- _REQUIREMENT_:
Go through the records and report each line holding the string "flaticon".

- _RECORDS PROVIDED_:
· · ·

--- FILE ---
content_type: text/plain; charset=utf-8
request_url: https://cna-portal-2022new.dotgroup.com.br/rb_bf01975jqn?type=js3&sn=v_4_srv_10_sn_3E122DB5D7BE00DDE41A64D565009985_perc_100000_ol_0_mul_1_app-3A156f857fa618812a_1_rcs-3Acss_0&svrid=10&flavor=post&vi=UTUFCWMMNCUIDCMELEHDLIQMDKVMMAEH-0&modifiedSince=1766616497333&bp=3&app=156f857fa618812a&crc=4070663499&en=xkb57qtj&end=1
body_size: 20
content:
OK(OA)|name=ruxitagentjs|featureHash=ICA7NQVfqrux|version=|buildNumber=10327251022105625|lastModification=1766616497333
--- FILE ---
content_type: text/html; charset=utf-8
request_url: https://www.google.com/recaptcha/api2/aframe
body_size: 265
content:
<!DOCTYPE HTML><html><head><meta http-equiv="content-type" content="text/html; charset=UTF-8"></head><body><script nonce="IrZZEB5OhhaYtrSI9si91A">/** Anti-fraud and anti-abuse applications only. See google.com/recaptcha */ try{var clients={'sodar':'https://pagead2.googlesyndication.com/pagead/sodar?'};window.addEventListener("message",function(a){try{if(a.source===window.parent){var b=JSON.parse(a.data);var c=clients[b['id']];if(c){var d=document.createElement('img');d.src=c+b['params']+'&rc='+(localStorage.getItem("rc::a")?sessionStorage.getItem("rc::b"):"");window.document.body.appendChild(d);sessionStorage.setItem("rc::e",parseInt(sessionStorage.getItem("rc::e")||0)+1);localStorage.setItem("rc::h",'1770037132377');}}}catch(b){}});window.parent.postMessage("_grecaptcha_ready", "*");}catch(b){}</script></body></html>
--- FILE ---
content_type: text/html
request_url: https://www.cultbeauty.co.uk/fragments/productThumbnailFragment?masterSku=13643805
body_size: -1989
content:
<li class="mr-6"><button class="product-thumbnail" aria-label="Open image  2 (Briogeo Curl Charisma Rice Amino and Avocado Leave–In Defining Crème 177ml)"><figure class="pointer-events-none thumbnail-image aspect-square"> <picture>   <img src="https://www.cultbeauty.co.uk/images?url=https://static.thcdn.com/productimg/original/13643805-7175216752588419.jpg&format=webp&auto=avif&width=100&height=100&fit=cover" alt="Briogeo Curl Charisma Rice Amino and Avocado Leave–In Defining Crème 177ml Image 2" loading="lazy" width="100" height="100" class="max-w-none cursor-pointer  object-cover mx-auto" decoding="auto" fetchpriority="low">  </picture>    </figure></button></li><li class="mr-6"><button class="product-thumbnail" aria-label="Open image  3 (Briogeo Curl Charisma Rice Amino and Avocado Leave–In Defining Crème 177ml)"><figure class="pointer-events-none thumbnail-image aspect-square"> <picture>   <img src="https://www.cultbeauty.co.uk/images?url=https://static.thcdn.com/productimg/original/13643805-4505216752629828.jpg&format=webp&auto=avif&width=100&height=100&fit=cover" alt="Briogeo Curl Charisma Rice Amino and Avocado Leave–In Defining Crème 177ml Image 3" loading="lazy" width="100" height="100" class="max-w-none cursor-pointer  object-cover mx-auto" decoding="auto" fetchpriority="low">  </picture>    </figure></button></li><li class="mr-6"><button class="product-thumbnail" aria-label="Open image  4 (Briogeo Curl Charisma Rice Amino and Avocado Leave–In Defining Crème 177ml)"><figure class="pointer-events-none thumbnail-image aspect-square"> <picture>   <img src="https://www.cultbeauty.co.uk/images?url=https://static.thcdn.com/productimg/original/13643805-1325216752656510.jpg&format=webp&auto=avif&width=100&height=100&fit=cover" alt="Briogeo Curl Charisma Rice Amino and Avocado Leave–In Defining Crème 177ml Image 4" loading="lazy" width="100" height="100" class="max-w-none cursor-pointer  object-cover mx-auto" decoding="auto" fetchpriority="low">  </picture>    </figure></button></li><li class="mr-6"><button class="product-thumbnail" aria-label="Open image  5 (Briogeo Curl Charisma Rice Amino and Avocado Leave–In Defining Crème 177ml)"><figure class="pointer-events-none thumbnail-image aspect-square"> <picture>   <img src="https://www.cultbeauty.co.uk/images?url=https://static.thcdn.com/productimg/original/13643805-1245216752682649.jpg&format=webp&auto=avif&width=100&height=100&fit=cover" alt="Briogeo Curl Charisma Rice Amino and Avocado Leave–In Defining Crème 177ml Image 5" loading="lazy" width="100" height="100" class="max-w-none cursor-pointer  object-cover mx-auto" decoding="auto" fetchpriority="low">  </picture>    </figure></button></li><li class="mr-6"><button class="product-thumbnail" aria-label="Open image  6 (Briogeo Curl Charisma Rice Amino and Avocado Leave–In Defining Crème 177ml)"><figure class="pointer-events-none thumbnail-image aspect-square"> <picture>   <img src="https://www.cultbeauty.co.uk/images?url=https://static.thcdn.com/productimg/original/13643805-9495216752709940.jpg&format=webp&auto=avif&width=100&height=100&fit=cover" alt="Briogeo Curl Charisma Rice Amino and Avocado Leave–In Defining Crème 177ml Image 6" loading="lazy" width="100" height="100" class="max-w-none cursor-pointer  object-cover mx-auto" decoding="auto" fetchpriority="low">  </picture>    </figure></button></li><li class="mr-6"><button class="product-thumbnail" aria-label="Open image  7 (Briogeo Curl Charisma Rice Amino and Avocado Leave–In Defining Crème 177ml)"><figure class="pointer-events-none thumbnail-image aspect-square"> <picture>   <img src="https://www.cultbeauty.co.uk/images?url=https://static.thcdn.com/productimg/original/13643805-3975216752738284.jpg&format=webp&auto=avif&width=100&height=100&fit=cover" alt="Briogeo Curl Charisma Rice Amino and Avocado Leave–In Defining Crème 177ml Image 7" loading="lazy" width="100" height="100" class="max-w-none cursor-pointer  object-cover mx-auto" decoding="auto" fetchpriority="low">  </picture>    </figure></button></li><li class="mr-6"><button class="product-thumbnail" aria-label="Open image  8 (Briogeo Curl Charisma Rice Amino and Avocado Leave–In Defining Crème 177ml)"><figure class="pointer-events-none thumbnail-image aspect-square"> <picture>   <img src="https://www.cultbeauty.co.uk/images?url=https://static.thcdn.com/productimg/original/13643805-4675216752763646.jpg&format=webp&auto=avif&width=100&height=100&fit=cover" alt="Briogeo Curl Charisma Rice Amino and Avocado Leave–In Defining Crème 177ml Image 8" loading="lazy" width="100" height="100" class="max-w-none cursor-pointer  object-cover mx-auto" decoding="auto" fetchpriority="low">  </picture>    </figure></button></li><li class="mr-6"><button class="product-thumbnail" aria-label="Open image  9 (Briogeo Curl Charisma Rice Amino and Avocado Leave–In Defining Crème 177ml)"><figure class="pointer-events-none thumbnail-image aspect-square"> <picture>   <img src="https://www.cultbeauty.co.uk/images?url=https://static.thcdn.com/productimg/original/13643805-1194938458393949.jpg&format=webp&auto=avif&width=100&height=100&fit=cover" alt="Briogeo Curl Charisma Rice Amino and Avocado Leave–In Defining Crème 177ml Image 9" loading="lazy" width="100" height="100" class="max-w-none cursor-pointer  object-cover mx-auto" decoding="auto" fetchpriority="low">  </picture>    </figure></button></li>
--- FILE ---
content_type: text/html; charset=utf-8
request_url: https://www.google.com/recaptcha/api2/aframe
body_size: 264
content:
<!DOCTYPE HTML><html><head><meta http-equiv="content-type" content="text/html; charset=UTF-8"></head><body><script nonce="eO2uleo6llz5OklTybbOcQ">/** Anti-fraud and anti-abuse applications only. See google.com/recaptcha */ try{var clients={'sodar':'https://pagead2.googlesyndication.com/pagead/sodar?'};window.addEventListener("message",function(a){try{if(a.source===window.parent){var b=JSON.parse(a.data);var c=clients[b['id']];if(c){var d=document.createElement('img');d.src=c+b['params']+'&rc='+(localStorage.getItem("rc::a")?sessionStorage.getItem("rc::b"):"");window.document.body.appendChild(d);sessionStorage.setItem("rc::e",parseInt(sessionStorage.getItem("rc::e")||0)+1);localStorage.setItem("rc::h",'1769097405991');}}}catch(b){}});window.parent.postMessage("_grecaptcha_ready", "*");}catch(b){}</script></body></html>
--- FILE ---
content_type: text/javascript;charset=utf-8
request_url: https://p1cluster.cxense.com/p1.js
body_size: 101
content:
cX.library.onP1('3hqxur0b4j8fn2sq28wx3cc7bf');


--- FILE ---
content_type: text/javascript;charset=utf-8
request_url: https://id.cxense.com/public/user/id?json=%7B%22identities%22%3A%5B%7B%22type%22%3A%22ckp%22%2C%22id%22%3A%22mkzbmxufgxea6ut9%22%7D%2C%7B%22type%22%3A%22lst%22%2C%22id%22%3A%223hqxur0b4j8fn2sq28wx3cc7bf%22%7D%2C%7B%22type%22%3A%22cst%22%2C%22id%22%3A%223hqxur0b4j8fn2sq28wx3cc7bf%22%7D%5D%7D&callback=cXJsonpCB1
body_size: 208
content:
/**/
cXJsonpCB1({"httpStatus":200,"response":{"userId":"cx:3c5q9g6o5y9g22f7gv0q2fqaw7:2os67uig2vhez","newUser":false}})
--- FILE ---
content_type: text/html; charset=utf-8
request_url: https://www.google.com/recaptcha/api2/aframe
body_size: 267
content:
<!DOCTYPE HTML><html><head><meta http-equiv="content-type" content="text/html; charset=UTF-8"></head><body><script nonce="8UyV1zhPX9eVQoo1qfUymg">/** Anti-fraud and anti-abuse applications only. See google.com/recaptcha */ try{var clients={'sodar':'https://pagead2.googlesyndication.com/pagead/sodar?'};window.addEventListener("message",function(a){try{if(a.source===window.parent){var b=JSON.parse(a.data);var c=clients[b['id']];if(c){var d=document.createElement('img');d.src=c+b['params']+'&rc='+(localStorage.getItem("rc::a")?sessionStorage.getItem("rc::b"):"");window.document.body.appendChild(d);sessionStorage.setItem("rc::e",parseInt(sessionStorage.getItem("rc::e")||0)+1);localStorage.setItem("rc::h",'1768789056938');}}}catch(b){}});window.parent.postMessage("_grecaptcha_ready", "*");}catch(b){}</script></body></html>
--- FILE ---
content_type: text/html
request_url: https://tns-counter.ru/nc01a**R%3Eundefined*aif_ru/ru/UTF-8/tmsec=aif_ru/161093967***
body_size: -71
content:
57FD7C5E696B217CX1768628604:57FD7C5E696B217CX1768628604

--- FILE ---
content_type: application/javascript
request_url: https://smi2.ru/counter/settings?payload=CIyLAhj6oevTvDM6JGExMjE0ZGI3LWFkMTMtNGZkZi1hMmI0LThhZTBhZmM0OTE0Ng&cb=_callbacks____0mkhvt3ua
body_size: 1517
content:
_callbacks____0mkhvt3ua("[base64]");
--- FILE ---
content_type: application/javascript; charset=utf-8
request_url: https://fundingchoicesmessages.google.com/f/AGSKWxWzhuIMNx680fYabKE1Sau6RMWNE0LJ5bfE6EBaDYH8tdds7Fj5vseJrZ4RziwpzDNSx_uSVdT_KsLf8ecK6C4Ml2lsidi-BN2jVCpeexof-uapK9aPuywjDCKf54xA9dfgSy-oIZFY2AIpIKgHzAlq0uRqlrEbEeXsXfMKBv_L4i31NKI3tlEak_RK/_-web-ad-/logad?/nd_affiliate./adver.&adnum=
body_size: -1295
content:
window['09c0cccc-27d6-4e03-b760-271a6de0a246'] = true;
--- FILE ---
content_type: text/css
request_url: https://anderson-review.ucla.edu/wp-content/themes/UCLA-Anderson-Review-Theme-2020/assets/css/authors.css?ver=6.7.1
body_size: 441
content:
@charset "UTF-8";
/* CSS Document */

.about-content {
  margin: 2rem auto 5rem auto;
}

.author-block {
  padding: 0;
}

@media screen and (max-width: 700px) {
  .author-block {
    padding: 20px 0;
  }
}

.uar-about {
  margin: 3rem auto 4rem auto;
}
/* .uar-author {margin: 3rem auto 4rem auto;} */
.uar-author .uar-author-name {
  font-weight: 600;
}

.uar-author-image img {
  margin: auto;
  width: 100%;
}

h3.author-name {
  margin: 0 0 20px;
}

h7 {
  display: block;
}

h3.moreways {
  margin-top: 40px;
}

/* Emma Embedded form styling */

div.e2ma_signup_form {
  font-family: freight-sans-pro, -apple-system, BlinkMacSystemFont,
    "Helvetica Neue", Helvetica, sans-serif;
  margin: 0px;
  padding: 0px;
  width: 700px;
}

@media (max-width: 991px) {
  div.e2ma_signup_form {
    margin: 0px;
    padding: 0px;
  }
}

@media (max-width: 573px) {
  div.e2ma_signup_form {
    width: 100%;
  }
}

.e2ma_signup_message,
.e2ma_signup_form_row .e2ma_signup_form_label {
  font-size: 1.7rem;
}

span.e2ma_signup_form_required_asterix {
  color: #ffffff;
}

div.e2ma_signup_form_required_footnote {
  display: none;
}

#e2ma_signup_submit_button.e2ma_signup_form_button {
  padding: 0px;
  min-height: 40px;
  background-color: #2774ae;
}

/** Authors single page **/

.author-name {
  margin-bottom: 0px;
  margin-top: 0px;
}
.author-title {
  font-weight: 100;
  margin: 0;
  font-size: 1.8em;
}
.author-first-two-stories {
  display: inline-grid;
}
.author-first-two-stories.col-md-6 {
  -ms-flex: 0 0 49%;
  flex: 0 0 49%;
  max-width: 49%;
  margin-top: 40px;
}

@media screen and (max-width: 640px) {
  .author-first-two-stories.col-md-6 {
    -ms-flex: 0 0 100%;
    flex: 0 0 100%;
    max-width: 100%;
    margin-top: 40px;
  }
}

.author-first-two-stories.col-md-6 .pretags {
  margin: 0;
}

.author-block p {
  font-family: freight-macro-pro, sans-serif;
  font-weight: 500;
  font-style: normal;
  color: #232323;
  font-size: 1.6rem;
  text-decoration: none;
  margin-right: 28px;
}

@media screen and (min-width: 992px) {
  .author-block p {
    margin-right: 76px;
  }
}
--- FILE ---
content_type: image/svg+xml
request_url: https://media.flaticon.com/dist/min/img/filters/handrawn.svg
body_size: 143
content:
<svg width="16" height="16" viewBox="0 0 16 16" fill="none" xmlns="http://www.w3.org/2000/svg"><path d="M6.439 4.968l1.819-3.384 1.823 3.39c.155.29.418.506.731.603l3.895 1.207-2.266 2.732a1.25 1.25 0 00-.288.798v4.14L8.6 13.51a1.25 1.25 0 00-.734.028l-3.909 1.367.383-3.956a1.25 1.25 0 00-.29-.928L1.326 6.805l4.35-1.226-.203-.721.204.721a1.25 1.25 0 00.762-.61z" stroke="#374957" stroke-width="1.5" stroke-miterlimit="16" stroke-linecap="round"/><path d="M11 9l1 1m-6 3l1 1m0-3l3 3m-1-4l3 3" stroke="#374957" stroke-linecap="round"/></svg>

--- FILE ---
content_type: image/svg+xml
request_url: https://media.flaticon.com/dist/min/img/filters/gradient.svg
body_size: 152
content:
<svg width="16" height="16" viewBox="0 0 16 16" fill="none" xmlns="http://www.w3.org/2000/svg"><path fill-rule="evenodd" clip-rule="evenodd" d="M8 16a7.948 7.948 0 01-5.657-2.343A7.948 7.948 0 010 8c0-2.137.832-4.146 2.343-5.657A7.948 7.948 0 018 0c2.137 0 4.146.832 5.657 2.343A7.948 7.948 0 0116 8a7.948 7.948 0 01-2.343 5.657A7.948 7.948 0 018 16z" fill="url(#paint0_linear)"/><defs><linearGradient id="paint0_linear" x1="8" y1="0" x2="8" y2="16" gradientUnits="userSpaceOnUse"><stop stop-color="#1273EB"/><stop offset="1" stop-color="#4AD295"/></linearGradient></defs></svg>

· · ·

- _ANSWER TO THE EXERCISE_:
request_url: https://media.flaticon.com/dist/min/img/filters/handrawn.svg
request_url: https://media.flaticon.com/dist/min/img/filters/gradient.svg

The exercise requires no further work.